The effect of storage, washing, and peeling procedures on the ethion residue are shown in Fig. 4. The storage procedure at 4 °C for 1 day decreased by 9.2, 9.4, 9.02, 8.9, and 8.31% from the initial ethion residues in greenhouses No. 1, 2, 3, 4, and 5, respectively. On average, 9% reduction was observed in 1 day after storing at 4 °C, which this reduction was increased by 15.5% in 2 d after storing. Washing with tap water reduced 51.4-50.4% from the initial ethion residues in the same greenhouses. In such samples, the ethion residues were also reduced to 0.066 and 0.045 mg/kg by the peeling process, respectively. Therefore, approximately 94% of ethion residues were removed from the initial residues by peeling process.

Fig. 5 shows the effect of storage, water washing, and peeling procedures on the imidacloprid residues. According to the results, one day after pesticide application, on average about 11.1% loss in imidacloprid residues was observed. Two days after pesticide application, the maximum concentration of imidacloprid residues was 0.976 mg/kg in greenhouse No. 2, and the minimum concentration was 0.905 mg/kg in greenhouse No. 4. Therefore, on average about 18.9% of the residuals was removed in such greenhouses. Washing procedure led to 41.9 and 42.8% reduction in imidacloprid residues for greenhouse No. 2 and 4, respectively. Moreover, the peeling process reduced the amount of imidacloprid residues to 0.418 and 0.398 mg/kg in the greenhouses No. 2 and 4, respectively. In other words, the peeling procedure reduced the amount of imidacloprid residues by 65.4 and 64.2% from the initial level in such samples.

Discussion

The performance characteristics of the method (including linearity, repeatability, recovery, precision, and accuracy) were successful, with mean recovery values of 95%, relative standard deviation (RSD) values of below 10% in all cases, and mean LOD and LOQ between 0.002 and 0.024 mg/kg, ensuring that these values significantly lower than the MRLs (9). Considering all of these factors in the validation of method, the methodology is highly efficient, selective, precise, and robust for the determination of pesticides in the samples (9, 25).

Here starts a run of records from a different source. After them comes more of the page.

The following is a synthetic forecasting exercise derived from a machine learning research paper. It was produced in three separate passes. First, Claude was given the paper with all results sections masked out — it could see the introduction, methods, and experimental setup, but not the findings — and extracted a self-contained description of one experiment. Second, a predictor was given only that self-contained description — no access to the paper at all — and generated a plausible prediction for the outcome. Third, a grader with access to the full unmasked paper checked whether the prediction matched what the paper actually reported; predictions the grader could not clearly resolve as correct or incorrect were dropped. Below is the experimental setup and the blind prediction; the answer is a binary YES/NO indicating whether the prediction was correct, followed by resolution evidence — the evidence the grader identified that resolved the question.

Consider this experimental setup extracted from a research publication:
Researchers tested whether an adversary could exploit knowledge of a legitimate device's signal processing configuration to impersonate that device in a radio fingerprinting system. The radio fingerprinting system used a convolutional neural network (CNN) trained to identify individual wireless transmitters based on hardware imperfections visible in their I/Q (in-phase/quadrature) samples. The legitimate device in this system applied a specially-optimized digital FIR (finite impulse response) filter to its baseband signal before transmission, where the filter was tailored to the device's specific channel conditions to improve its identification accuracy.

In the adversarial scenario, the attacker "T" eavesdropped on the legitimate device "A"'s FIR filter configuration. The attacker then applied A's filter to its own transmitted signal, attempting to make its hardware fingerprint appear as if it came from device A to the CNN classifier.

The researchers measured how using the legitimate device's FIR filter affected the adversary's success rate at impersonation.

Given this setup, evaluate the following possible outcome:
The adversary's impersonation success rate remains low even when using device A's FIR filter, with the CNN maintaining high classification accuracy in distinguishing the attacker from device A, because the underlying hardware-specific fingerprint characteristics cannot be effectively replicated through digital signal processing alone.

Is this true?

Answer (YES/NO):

The residues of both pesticides (ethion and imidacloprid) decreased over the time and during storing periods. Based on the results, the maximum concentration of ethion residues in cucumber samples was seen one hour after pesticide application, and its concentration decreased with the increasing the storage time. This result is accordance with another (16) study on the persistence of ethion residues on cucumber, in which the initial ethion residues decreased more than 80 and 90% after 7 to 10 d, respectively. In the other study, the maximum level of pesticide residues was found after one hour of application (27). Furthermore, the comparison of the mean levels of pesticide residues showed a significant difference between collected samples from different greenhouses (P<0.001 for ethion and P=0.045 for imidacloprid). This may be related to a difference in used dosage, application method, and frequency during the harvesting period. The levels of pesticide residues in agricultural products are influenced by environmental conditions (28). In addition, they concluded that the pesticide residues decreased with the increase of storage time. Our results are in accordance with these studies. Accordingly, the increasing of storage time can be used as a simple processing procedure for decreasing pesticide residues in agricultural products like cucumbers grown in greenhouse.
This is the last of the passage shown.